El siete de junio fue el cumpleaños de Lili. Cumplía cinco añitos. Elena la agasajó el sábado siguiente, con una fiesta enorme, a la cual no invitó solamente a los amiguitos de su sobrina, sino también a sus propios amigos y a los de Beatriz y Luciano. Para poder desentenderse del cuidado de tantas criaturas, contrató un animador disfrazado de payaso, que se presentó desde el primer momento, mucho antes de que el almuerzo estuviera listo.

Entre Luis y Antonio hicieron el asado. Como fue un día soleado y agradable, las mesas se pusieron en el patio: largas y delgadas mesas de madera, que Elena consiguió prestadas de una de sus tantas amistades, con las correspondientes sillas, apretadamente una al lado de la otra, en su gran mayoría también prestadas. Si bien la casa de Elena era lo suficientemente amplia para albergar una familia, no estaba equipada para acontecimientos como este.

Los niños tuvieron su mesa aparte, junto al payaso, que no dejó de entretenerlos con juegos, bromas y pequeños trucos de magia.

Amanda no se despegó de David en todo ese tiempo.

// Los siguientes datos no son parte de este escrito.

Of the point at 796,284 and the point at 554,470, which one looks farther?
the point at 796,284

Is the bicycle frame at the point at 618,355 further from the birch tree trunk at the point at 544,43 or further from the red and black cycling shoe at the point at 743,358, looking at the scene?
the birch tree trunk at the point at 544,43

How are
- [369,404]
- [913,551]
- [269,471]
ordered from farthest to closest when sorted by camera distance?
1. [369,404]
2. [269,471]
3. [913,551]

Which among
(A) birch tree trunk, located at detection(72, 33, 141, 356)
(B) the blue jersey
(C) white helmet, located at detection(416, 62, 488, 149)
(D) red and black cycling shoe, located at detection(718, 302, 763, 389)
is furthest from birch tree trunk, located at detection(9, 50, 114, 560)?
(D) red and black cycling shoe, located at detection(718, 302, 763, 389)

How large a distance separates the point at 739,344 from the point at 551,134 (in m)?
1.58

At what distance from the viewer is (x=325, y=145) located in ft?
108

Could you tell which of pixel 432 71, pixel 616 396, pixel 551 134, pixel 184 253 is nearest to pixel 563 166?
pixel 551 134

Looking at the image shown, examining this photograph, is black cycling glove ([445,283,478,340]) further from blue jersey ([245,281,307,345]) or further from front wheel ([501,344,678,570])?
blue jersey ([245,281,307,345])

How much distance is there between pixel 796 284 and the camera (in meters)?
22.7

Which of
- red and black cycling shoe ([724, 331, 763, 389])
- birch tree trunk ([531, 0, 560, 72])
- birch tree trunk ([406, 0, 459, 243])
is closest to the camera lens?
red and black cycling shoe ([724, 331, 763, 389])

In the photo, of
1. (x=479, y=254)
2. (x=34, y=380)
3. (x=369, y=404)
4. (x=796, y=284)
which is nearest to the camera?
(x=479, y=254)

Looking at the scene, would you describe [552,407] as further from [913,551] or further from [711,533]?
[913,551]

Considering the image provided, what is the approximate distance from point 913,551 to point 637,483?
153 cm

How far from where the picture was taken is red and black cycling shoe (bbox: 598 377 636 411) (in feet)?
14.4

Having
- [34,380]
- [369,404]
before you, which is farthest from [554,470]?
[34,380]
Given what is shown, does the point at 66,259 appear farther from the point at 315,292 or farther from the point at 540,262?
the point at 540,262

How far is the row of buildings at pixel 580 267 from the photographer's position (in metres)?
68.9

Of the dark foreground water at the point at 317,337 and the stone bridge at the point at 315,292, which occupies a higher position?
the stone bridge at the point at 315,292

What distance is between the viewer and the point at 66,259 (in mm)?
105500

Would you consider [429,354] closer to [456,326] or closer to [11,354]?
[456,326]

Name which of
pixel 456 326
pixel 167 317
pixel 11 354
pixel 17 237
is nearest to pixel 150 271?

Seguramente para que no llamara tanto la atención, el muchacho permaneció en el grupo de los niños, pero verlo a él en medio de las criaturas era como haber visto a Amanda entre los adultos. Era como un señalador humano indicando “estoy aquí”. A poco de empezar la fiesta advertí que, a pesar de que aparentemente estaban con los niños, en realidad se habían aislado de los demás, como de costumbre. Esperé que Walter no se diera cuenta, o terminaría por esfumarse el poco buen humor que traía. Ya había sido difícil convencerlo de venir; tuve que remarcar lo mal que quedaríamos delante de toda la familia si faltábamos, y solamente así accedió, pero de mala gana. Al igual que en Año Nuevo, a Walter le crispó los nervios encontrarse con los Santana, y redobló su vigilancia sobre la niña. Cuando la vio junto con David y se dio cuenta de que estaban haciendo toldo aparte, me buscó para exigirme que impusiera orden. Pero yo estaba ayudando a terminar de preparar los postres, y lo mandé al diablo.

–Son amigos; siempre están juntos. Si te molesta, andá y deciles vos –lo despaché.

Lógicamente, no lo hizo. El mal humor le duró un rato, hasta que Luis y Antonio advirtieron que algo le pasaba y se acercaron para animarlo. Pensaron que serían problemas en la empresa o alguna clase de lío económico familiar. Walter no los sacó de su error. A rato ya estaba en una acalorada discusión sobre inversiones y ahorro.

La cumpleañera estaba radiante. Le habían comprado un hermoso vestido blanco largo, con delicados bordados de florcitas multicolores que se repetían en puños y cuello y adornado con una delicada puntilla. Llevaba el mismo peinado que tenía Luz en la única foto que yo poseía de ella: múltiples trencitas atadas con cintita bebé de todos los colores.

Lili no se parecía en nada a Luz, si tomaba de parámetro aquella foto. Luz había sido muy parecida a Luciano, desde el color de su piel hasta cada rasgo de su cuerpo; Lili era trigueña y tenía el cabello ondeado, la sonrisa de Elena, el rostro fino de Beatriz y los ojos de Luciano. Su cuerpo era delgado tirando a flaco; Luz había sido robusta. Tampoco tenía el cabello de color azabache, sino castaño oscuro. Y en su forma de ser, a pesar de lo consentida que era, no había rastros del carácter dominante y enérgico de su hermana: siempre la vi sonriente, contenta, pidiendo las cosas por favor y aceptando mansamente las pocas veces que le decían que no.

La vi correr, reír y jugar en primera fila, obedeciendo cada una de las propuestas del payaso. Su entusiasmo contagiaba al resto de los niños. Su impecable vestido no duró mucho. Después del almuerzo alcancé a notar manchitas de salsa, ensalada y postre distribuidas al azar entre el pecho y la amplia falda. También su peinado se empezó a desarmar. Perdió un par de cintitas, y las trencitas se enredaron con sus ondas despeinadas por la brisa. Supuse que Beatriz la regañaría, pero la mujer se limitó a reírse y arreglarle lo mejor que pudo el peinado, antes de liberarla nuevamente hacia los juegos.